Your instructions:
Locate every line in the records that contains the word "point" and copy each of those lines out in full.
::: Recorded data
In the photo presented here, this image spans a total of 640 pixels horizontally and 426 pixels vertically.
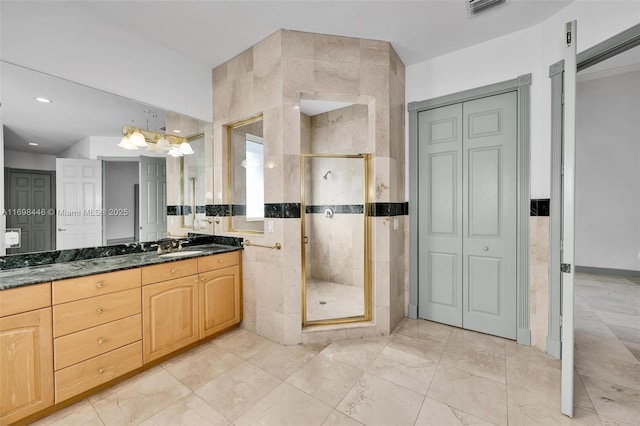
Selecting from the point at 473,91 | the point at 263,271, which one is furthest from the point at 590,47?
the point at 263,271

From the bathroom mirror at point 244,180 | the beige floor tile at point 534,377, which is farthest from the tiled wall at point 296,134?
the beige floor tile at point 534,377

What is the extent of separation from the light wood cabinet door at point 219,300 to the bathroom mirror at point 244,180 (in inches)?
21.3

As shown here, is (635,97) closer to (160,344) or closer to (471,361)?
(471,361)

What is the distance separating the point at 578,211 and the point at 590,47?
3828 millimetres

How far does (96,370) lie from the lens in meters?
1.78

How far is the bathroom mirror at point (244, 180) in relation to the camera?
115 inches

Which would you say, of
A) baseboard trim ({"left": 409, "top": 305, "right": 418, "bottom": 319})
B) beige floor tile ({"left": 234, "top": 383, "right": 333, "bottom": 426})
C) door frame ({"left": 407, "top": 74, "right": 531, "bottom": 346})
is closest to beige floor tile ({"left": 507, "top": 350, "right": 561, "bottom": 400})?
door frame ({"left": 407, "top": 74, "right": 531, "bottom": 346})

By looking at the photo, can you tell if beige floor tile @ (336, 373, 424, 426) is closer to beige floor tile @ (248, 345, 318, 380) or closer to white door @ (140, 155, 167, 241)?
beige floor tile @ (248, 345, 318, 380)

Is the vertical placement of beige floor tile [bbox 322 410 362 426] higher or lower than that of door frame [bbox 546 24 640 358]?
lower

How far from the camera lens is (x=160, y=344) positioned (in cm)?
213

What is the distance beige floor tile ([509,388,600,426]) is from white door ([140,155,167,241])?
3147 millimetres

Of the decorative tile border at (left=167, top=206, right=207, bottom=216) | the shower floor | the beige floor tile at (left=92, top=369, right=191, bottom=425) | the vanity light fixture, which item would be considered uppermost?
the vanity light fixture

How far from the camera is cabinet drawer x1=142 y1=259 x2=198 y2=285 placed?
2.06 metres

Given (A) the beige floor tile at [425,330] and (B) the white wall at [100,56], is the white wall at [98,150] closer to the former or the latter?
(B) the white wall at [100,56]
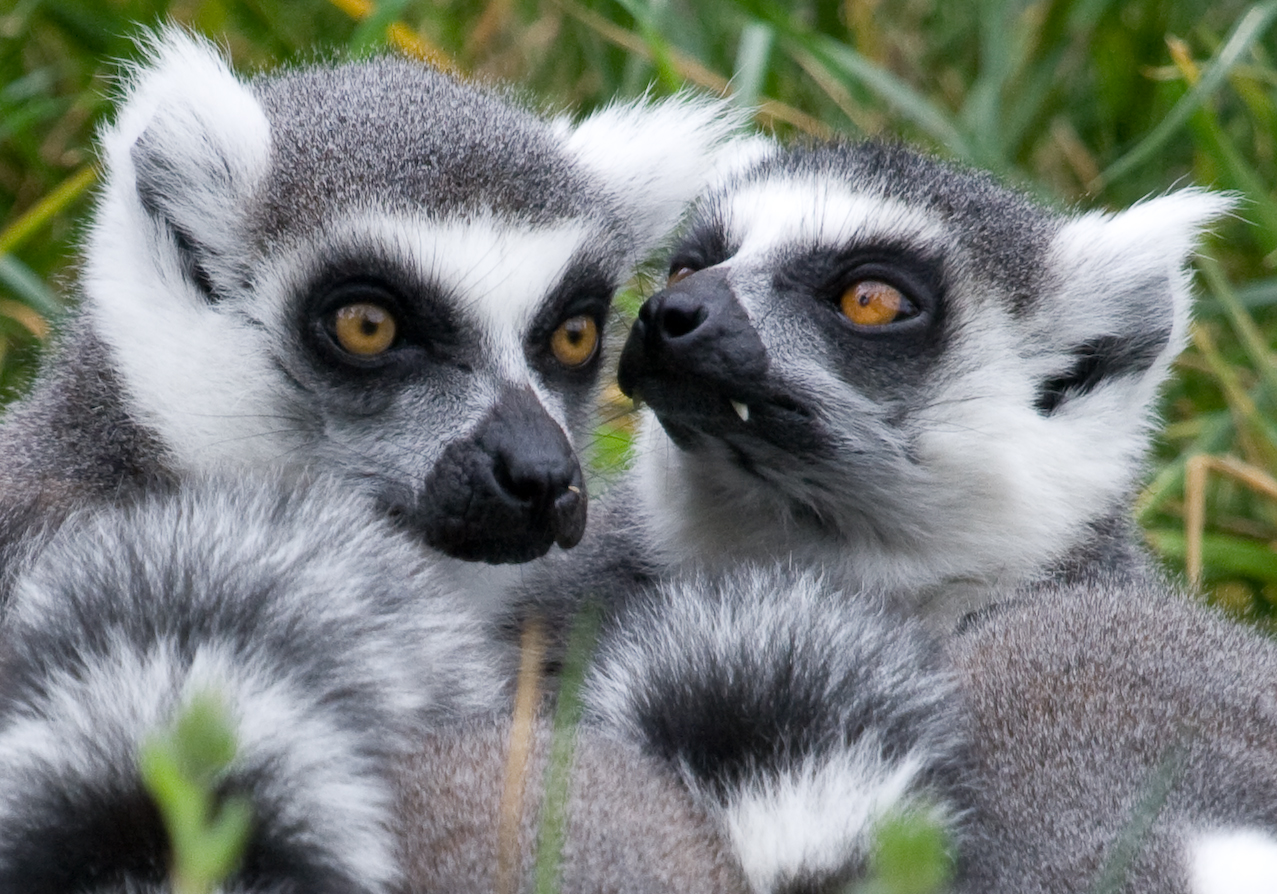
::::::
Exercise response:
Selecting from the point at 473,91 | the point at 263,271, which one is furthest from the point at 590,47?
the point at 263,271
From the bathroom mirror at point 244,180 | the beige floor tile at point 534,377, which is farthest from the tiled wall at point 296,134?
the beige floor tile at point 534,377
What is the extent of separation from the light wood cabinet door at point 219,300 to the bathroom mirror at point 244,180 (in inches)?
What is the distance separating the point at 578,211 and the point at 590,47?
How far is the bathroom mirror at point (244, 180) in relation to the camera?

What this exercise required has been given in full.